Europe sank to what may have been the recession's low point in the first quarter of this year as tumbling German exports and investment plus further sharp drops in output elsewhere hastened the pace of a year-old contraction.

Official GDP estimates showed the period was the worst since records at European level began in 1995, though more up-to-date business surveys suggest the first global recession since World War Two may subsequently have passed its most severe.

Although we are nowhere near the peak in unemployment, we can safely assume that the first quarter was the worst in terms of the pace of decline, said Martin van Vliet, an economist at ING bank.

The latest ugly GDP figures should, however, mark the trough of the current 'Great Recession', said Alexander Koch, an economist at UniCredit bank.

GDP, or gross domestic product, fell 2.5 percent versus the last quarter of 2008, both at the level of the 16-nation euro currency zone and 27-member European Union bloc, according to the EU statistics office.

German GDP fell more than any quarter since reunification in 1990 at least, with GDP falling far more than forecasters had even imagined, down 3.8 percent from the last quarter of 2008, official statistics showed.

French GDP slipped heavily too if less dramatically, by 1.2 percent, official data there showed, while Italian GDP fell 2.4 percent, the sharpest dip since 1980.

Economists had forecast a bad but less dramatic fall of 2.0 percent in euro zone GDP, after a drop of 1.6 percent in the previous quarter and the declines in several eastern European countries outside the euro zone were no less startling.

Czech and Hungarian GDP reports showed the biggest drops since their records began.

LIKE OTHER REGIONS, BUT WORSE

Europe's plight is shared by the industrialized world and even fast-developing China showed its weakest pace of growth on record in the first quarter.

U.S. GDP slid for the third straight quarter for the first time since the oil crisis recession of the mid-1970s, according to official data published on April 29.

The fall there in the U.S. method of counting equates to one of about 1.6 percent in European measures, suggesting the first U.S. quarter there, if bad, was not as bad as Europe.

Britain, which is not in the euro zone but depends a lot on its euro neighbors for trade, reported the biggest quarterly GDP drop since 1979 in the first quarter, when GDP dropped 1.9 percent from the previous quarter.

In all, while the figures are provisional and U.S. data is often subject to heavy revision, the picture emerging from the first quarter is that GDP was dire across the board, but worse in mainland Europe.

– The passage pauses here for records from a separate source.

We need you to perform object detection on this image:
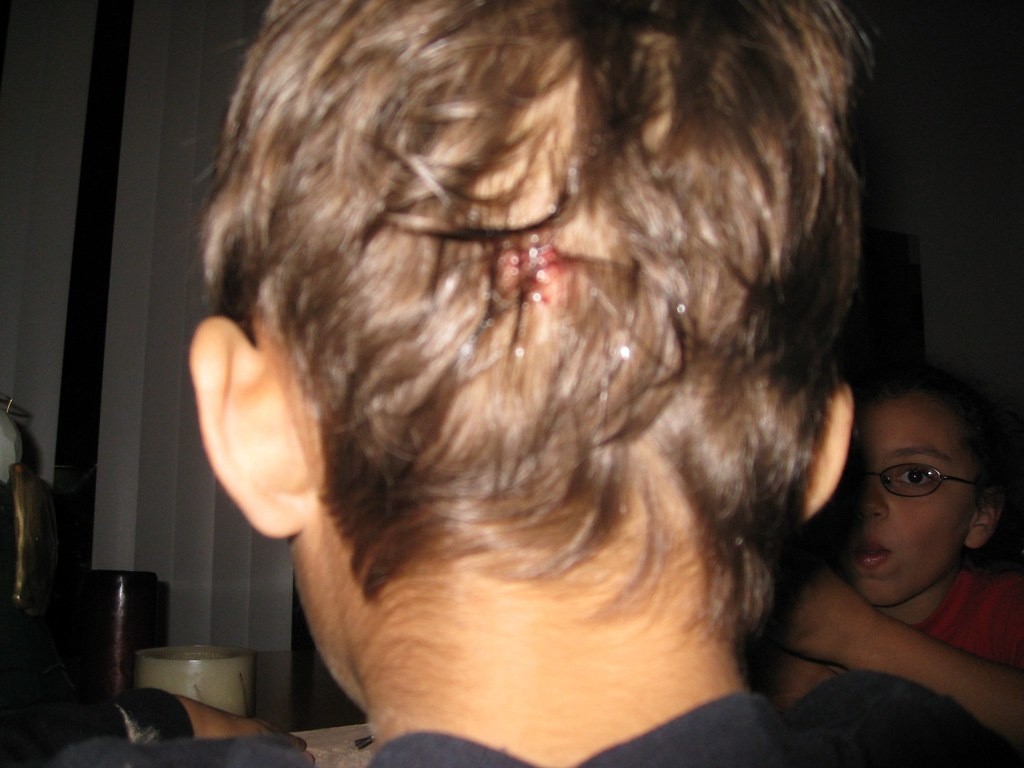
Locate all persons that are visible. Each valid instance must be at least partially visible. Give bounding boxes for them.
[759,361,1024,746]
[0,687,315,768]
[41,0,1024,767]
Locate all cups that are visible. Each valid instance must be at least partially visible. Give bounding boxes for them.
[83,569,159,706]
[133,645,255,718]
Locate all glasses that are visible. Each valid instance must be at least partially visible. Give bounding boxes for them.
[844,461,983,497]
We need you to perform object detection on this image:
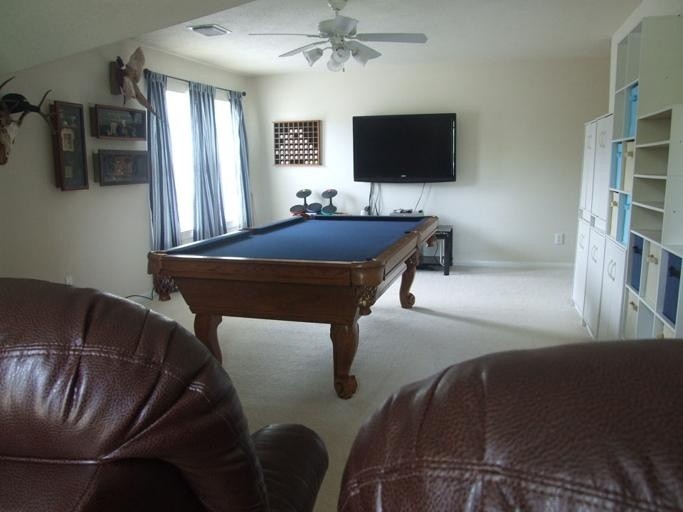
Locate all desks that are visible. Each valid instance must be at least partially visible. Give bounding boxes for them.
[147,212,440,399]
[414,224,454,275]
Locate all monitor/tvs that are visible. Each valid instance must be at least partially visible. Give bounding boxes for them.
[352,113,457,184]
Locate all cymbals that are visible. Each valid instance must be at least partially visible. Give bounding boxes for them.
[322,189,337,198]
[296,189,312,198]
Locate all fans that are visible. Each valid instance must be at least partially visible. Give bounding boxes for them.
[248,0,430,74]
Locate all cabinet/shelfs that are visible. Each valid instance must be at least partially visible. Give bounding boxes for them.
[570,13,683,343]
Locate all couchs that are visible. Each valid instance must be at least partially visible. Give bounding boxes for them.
[336,335,682,512]
[1,277,329,509]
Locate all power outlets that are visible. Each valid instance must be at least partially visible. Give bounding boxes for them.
[555,233,563,245]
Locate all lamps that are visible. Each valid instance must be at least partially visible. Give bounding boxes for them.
[303,0,365,73]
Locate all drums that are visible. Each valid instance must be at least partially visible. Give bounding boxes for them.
[321,205,337,215]
[306,203,322,213]
[290,205,304,214]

The first quarter drop eased in the United States from the preceding quarter but accelerated in the euro zone and Britain, though the euro zone and EU drops exceeded Britain's.

More detailed information on GDP is expected on May 20 from Germany and many other mainland European countries as well as a first estimate from Japan, though polls of economists say Japanese GDP could have been the worst since World War Two in the opening quarter of 2009.

France's performance was notably stronger than that of Germany, Italy or Spain due to the fact that consumer spending held up relatively well, rising by a marginal 0.2 percent. Germany is far more export-dependent and foreign demand has evaporated in the broader downturn.

Global GDP is expected to contract 1.9 percent in 2009 as a whole, according to the International Monetary Fund, which sees U.S. GDP dropping 2.8 percent, euro zone GDP 4.2 percent, Japanese GDP 6.2 percent and British GDP 4.1 percent, alongside a slowing in China to 6.5 percent growth from 9 percent last year.